第77話
迫力のある太い声に、完全に固まってしまう。あんな大声、初めて聞いたよ。あっちの世界の大声大会に出たら、絶対優勝するね、なんてことを考えてたら、こっちの方へとノシノシと歩いてくる。その姿に、どことなく見覚えがある気がして、なんでだ? と思っていたら。
「父上!?」
イザーク様が驚きの声をあげた。
まさかの『父上』発言。髪の色は同じような茶色い髪に、瞳も同じような茶色。目の色は違うけど、イザーク様が年齢を重ねたら、こんな感じになるかも? と、思わず見比べていると、その『父上』と、バッチリ目があった。
「おおおっ! やっと会えたぞ!」
ドドドドッという音を響かせ突進してくる『父上』に、私はビビッてイザーク様の後ろに隠れてしまった。
「父上! ミーシャを脅かすのはやめてください!」
「イザーク! 孫だぞ、孫! ちゃんと顔を見させておくれ!」
「……貴方」
イザーク様の目の前で跪き、私の方へと手を差し出す姿に、唖然としていると、冷ややかな女性の声がドアの方から聞こえてきた。その途端、その体勢のまま、ピシリと身体が固まる『父上』。

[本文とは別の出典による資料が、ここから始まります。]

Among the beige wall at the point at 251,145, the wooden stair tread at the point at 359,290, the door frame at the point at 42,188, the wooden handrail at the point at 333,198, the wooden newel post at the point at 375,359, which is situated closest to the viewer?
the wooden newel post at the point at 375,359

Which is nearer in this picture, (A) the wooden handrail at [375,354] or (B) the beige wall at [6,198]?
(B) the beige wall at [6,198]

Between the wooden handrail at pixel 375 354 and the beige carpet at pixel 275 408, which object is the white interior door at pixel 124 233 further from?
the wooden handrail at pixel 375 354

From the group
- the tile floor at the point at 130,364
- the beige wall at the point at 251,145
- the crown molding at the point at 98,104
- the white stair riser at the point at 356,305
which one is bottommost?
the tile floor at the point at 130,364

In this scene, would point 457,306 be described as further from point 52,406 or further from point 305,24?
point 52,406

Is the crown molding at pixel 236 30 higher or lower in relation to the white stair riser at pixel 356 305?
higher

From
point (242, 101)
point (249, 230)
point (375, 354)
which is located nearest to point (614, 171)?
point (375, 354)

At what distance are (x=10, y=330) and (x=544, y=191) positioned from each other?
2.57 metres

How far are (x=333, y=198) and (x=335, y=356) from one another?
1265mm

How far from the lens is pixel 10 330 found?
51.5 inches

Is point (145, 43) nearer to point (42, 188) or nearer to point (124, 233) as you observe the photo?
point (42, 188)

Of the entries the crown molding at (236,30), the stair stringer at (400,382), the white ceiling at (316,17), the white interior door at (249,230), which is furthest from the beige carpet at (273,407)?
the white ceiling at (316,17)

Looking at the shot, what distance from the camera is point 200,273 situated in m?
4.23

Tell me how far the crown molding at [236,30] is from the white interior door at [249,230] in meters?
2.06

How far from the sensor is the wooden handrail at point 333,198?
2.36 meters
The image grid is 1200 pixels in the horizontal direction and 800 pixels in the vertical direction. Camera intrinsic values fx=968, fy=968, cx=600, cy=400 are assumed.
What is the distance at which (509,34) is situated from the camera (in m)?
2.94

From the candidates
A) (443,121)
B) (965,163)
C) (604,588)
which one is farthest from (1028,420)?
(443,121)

「私にワイバーンの世話を任せて、いきなりいなくなるとは、どういうことです」
ギギギッと音をさせながら、作り笑顔で振り向く父上。
……うん、完全にやらかしたね。
カツカツと足音をたてて現れたのはプラチナブロンドを高く結いあげ、大きな青い目で『父上』を睨みつけ、冒険者の服を颯爽と着こなしている美女。クールビューティーの代名詞、往年のハリウッド女優、グレース・ケリーを彷彿とさせるその姿に、周囲の冒険者たちの視線が釘付けになってる。
この『父上』の奥さん、ってことなんだろうか。すごい美女。いや、美魔女、なのか?
「あ、す、すまん。アリス」
「すまん、じゃ、ありませんわ。徹夜で飛ばして、あんな風に放り出されたら、ワイバーンだって、怒りますわよ」
「いや、だがな」
「だがな、じゃ、ありませんわ」
腕を組んで、プンッと怒ってみせる美魔女。今度はその彼女とバッチリ目が合う。その途端、クールビューティーな彼女が、満面の笑みを浮かべる。うわぁ~、綺麗過ぎて、目が離せない。
気がついたら、彼女にギュッと抱きしめられていた。
冒険者って、どこか汗臭いイメージあったのに、この方からはフローラルな香りがして、ちょっとびっくり。
「やっと、お会いできたわね」
優しくそう言うと、彼女はゆっくりと離れて、じっくりと私の顔を見つめる。こんなに近くに顔があるから、ついつい観察しちゃうよね。年齢的に言っても私と同じくらい? イザーク様の年齢の子供がいるとは思えないくらい、若々しい。冒険者をやってるのに、この肌の美しさの秘訣って何?
「あの、母上?」
頭上から聞こえたイザーク様の声に、今度は周囲からどよめきの声があがった。
……うん、わかるよ、声をあげたくなる、その気持ち。